RICHMOND, Va. (AP) — The Virginia Manufacturers Association is partnering with ECPI University to create a hub for manufacturing education and training in Southside Virginia to help align regional employer needs and economic development objectives.
The new Manufacturing Skills Institute announced Friday will be located in South Boston at the Southern Virginia Higher Education Center, a high-tech campus for cultural, educational, job training and work force development opportunities for the region. It also is home to several centers that focus on innovation, technology, modeling and simulation, as well as material coating and energy efficiency.
Officials say the institute will help ensure a workforce pipeline to meet current and future job requirements in advanced technology industries.
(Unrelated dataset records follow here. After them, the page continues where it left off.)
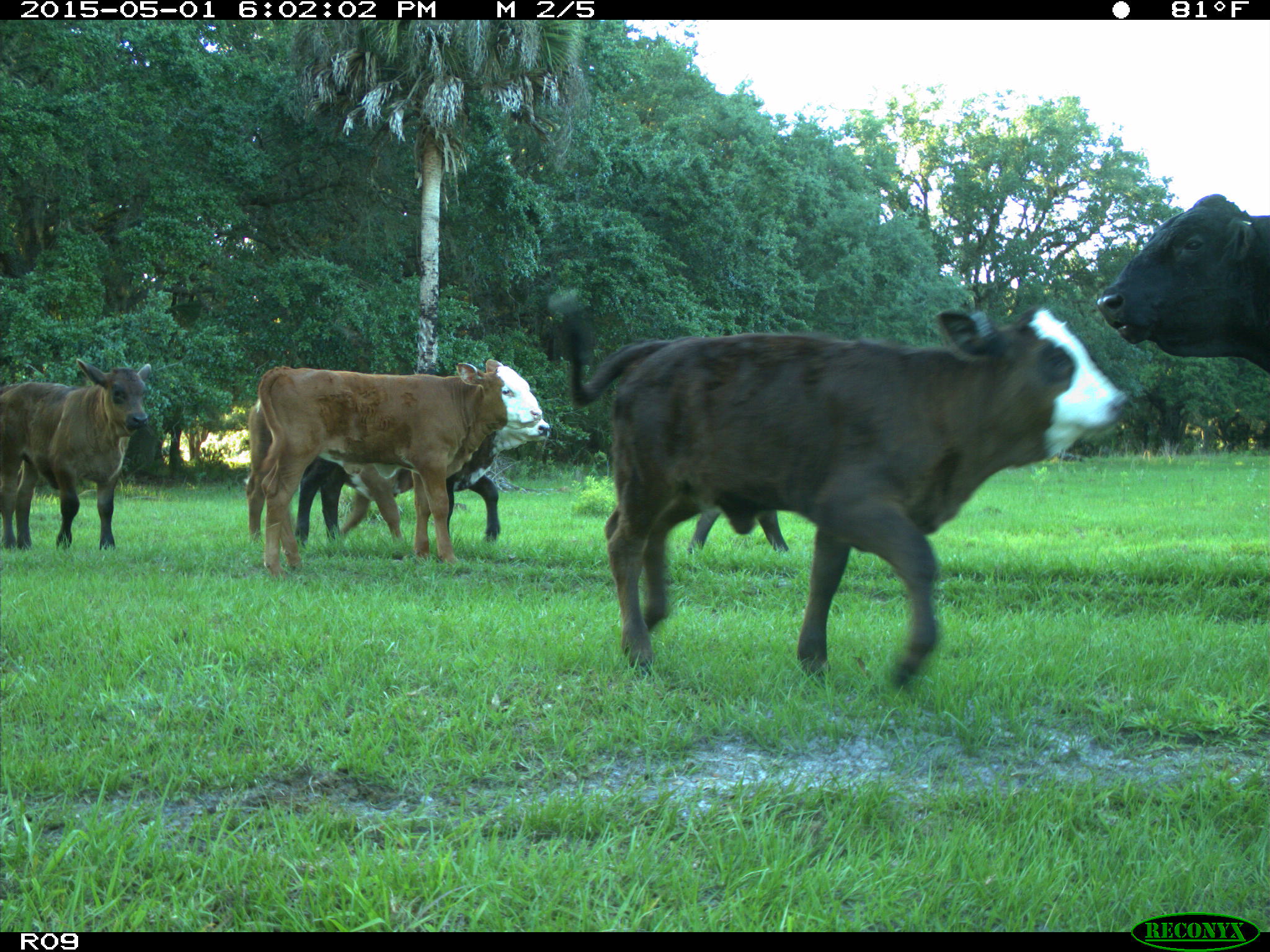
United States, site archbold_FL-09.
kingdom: Animalia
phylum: Chordata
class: Mammalia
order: Artiodactyla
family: Bovidae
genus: Bos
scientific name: Bos taurus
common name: domestic cow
Bos taurus (domestic cow).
"What this center represents is that critical hub we've been looking for because in training, with full-scale world-class technology it always ends up being an issue of affordability and critical mass," said Brett Vassey, the Virginia Manufacturers Association's president and CEO. "These days it's just too expensive and too difficult for any one organization to close these skills gaps. ... It is truly a public-private partnership and it's everybody using their own resources and collaborating around a common set of goals."
Vassey said that Virginia's more than 5,000 manufacturers employ more than 230,000 people and contribute $34 billion to the gross state product. The industry also accounts for more than 80 percent of the state's exports. Over the last 20 years, the industry has shed more than 43 percent of its total jobs — with higher percentages in Southside and southwest Virginia — but still creates about the same gross state product.
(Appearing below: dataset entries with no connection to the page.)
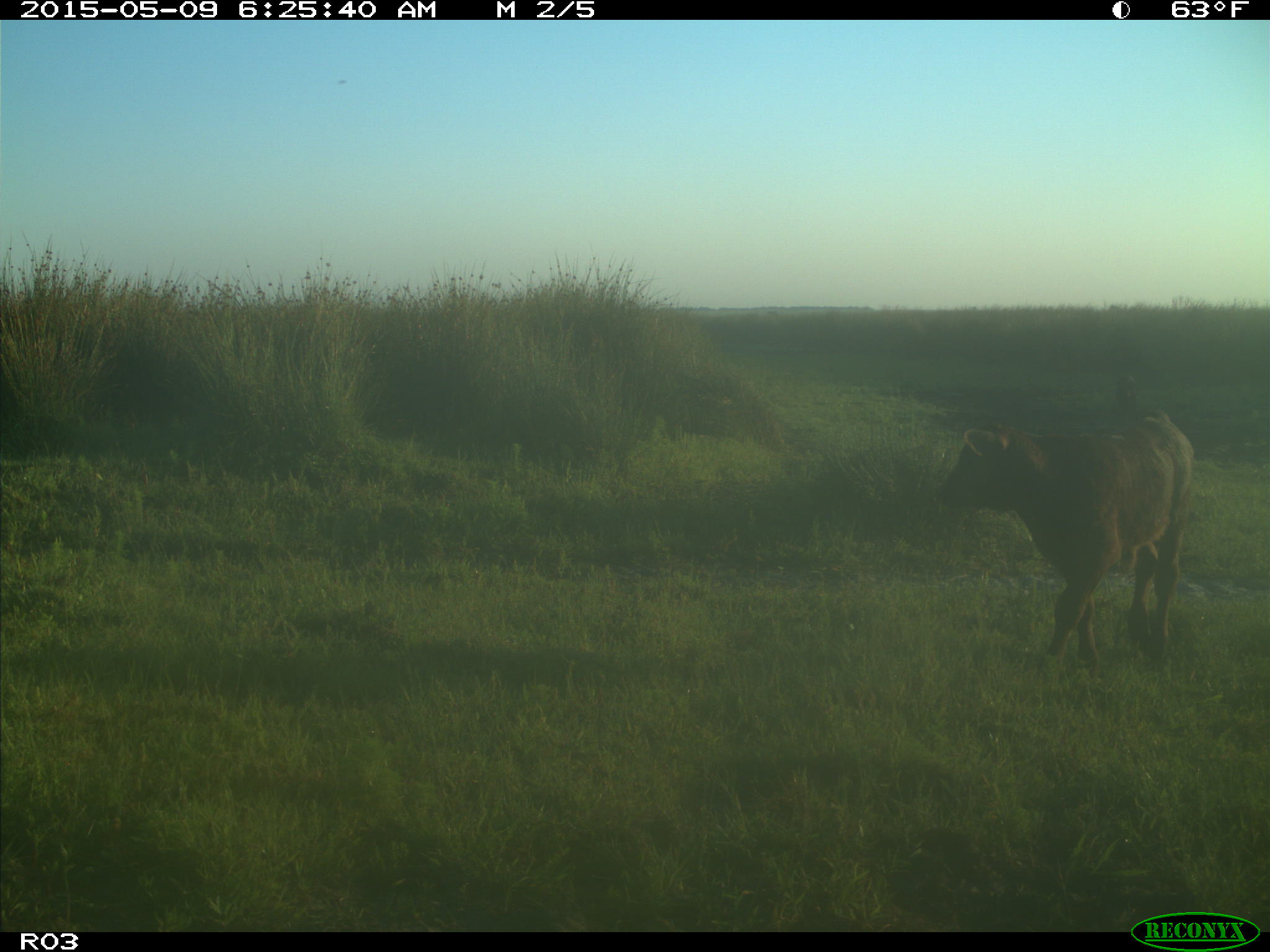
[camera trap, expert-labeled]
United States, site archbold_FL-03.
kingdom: Animalia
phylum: Chordata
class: Mammalia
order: Artiodactyla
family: Bovidae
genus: Bos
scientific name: Bos taurus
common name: domestic cow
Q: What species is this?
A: Bos taurus (domestic cow).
"We have transitioned as an industry from labor-intensive to technology-intensive, and it doesn't even matter if you're making a technology product. ... That has changed the workforce dramatically," he said, adding that the location puts the institute within two hours from major concentrations of manufacturing in the region.
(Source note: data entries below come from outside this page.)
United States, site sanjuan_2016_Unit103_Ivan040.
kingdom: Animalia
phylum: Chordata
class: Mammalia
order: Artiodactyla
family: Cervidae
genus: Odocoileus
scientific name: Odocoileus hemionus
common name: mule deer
The initiative builds on other advanced manufacturing research and training efforts throughout Virginia, notably the Commonwealth Center for Advanced Manufacturing in Prince George County that is bringing together universities and industry to help the state — and the country — regain its manufacturing roots. The work being done there will be used for production that has come a long way from the textiles and furniture plants that once populated the region.
"There's a lot more automation, there's a lot more computerized systems, there's a lot more advanced technologies that the individuals working on the machines have to learn," Paul Dockery, a business development specialist with ECPI, said. "It's no longer just someone there turning a wrench several times a day ... it's more technically advanced."
The goal is to "offer unique training options to both individuals as well as employers" to develop the "employable skills that the manufacturing market is in need of," Dockery said.
As part of the institute, ECPI also is offering select advanced manufacturing skills certificates that translate into college credits. The private university has campuses in North Carolina, South Carolina and Virginia, and offers associate, bachelor, and master degrees, as well as diploma programs.